1) Genealogy charts and reports, naturally.
2) Family history books and scrapbooks. There are a variety of publishers online who do a beautiful job of producing top quality photo and text books. The programs have become simpler to use, and you can create your family photo or text book quicker than you would think possible. If funds are tight, you can take your family history to a local office supply store and copy and bind your pages there.
3) Sharing photographs. One gift that is usually a big hit is a gift of photographs. In many families, one or two members seems to have inherited the bulk of the family photographs. If you are that lucky person, consider sharing those photographs--nowadays you don't have to part with them to do so!
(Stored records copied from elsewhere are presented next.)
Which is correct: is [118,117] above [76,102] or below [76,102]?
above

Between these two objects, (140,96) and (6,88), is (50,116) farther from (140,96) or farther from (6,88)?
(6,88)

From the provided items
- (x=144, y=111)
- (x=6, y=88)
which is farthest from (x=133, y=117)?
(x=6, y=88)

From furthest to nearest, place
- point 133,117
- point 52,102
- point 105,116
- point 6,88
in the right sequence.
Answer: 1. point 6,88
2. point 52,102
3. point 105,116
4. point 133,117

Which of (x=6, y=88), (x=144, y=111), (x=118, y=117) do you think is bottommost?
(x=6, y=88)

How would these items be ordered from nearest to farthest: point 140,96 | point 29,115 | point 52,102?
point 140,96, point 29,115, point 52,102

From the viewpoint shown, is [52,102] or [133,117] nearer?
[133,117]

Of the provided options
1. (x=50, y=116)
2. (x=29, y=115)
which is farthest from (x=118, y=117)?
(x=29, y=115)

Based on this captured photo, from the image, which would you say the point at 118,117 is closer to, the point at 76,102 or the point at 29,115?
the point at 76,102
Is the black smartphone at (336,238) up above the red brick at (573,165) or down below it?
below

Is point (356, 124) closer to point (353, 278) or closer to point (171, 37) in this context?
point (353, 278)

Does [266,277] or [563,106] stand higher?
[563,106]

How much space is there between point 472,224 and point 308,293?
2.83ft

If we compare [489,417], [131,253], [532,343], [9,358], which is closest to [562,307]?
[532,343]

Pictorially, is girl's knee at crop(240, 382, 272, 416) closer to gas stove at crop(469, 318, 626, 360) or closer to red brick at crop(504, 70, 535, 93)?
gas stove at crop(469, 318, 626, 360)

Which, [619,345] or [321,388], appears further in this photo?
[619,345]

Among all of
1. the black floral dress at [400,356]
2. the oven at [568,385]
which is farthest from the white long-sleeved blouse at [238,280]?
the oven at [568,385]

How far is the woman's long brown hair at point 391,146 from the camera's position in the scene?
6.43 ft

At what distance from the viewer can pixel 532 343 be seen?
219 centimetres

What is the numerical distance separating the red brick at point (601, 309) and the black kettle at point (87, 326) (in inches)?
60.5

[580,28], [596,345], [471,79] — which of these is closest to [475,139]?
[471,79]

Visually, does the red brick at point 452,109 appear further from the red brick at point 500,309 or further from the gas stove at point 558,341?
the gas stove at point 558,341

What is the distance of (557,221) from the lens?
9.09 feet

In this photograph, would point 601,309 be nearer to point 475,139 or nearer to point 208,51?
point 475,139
There are so many ways to share old photographs today. In an afternoon or two, you can scan and upload those old photos to a photo book publisher and have them bound into a book or made into physical photos for you. Many of these photo publishers, such as Blurb and Shutterfly, have ideas on their websites for other gifts you can create, such a calendars and notebooks. Besides sharing a precious family history resource, your gift will help to ensure that future generations will view and appreciate the old photographs.
4) Create a family crest or coat of arms. I know a few family historians who have created family crests or coats of arms, then placed those creations on gifts such as mugs or shirts or plaques.Some of these creations that are touching stories in themselves, incorporating symbols of family history and unity.
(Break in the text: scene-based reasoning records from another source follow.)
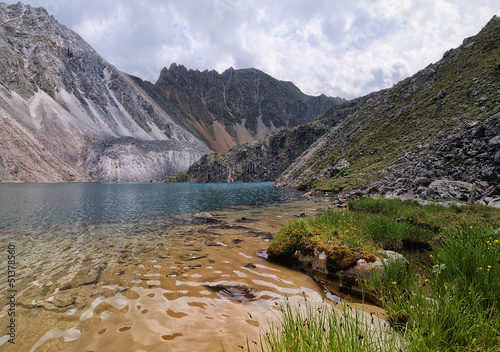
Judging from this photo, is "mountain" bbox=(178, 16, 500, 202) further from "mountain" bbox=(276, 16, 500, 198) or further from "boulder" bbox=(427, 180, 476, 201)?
"boulder" bbox=(427, 180, 476, 201)

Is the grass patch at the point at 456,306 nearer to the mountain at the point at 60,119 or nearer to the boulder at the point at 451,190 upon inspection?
the boulder at the point at 451,190

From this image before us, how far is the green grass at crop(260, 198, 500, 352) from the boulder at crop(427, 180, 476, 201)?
20.1ft

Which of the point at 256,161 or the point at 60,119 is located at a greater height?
the point at 60,119

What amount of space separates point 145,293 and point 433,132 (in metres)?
42.5

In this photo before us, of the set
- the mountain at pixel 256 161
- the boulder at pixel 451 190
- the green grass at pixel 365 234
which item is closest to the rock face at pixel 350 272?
the green grass at pixel 365 234

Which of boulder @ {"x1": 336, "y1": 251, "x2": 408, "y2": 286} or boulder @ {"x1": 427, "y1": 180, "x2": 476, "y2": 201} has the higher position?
boulder @ {"x1": 427, "y1": 180, "x2": 476, "y2": 201}

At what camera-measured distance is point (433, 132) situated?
33.9m

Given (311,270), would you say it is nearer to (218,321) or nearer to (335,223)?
(335,223)

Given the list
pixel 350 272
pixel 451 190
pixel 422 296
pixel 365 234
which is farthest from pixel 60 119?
pixel 422 296

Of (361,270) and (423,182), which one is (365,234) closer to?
(361,270)

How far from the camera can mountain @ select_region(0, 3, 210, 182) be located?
103 m

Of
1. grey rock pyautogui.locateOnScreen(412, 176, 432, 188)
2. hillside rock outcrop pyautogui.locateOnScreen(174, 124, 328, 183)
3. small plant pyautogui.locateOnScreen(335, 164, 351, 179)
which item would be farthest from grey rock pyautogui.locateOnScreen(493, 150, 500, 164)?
hillside rock outcrop pyautogui.locateOnScreen(174, 124, 328, 183)

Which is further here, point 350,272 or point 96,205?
point 96,205

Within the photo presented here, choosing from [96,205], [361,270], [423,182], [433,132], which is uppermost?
[433,132]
5) Needlepoint, painting, and other arts and crafts. My imagination is perhaps too limited to list all the ways the family history can be incorporated into crafts and art.
6) Movies and videos and DVDs. Many people have given up attempting to transfer the old family movies and VHS tapes into current technology, and families will lose precious memories as a result. Getting these memories into digital form is a wonderful gift. Better yet, if you can learn to edit video (and it is much easier than you would think), create a family history DVD complete with commentary and information. I've found that many family members whose eyes glaze over when I roll out my ancestor charts will play a family history DVD over and over.
     I am sure I am missing many great gift ideas and would love to hear from readers who have created family history gifts of their own.

(Disclaimer: I have not received any payment, gift, or benefit of any kind for mentioning any companies or commercial Internet sites in this post. I have mentioned any such companies only because I have used their services myself).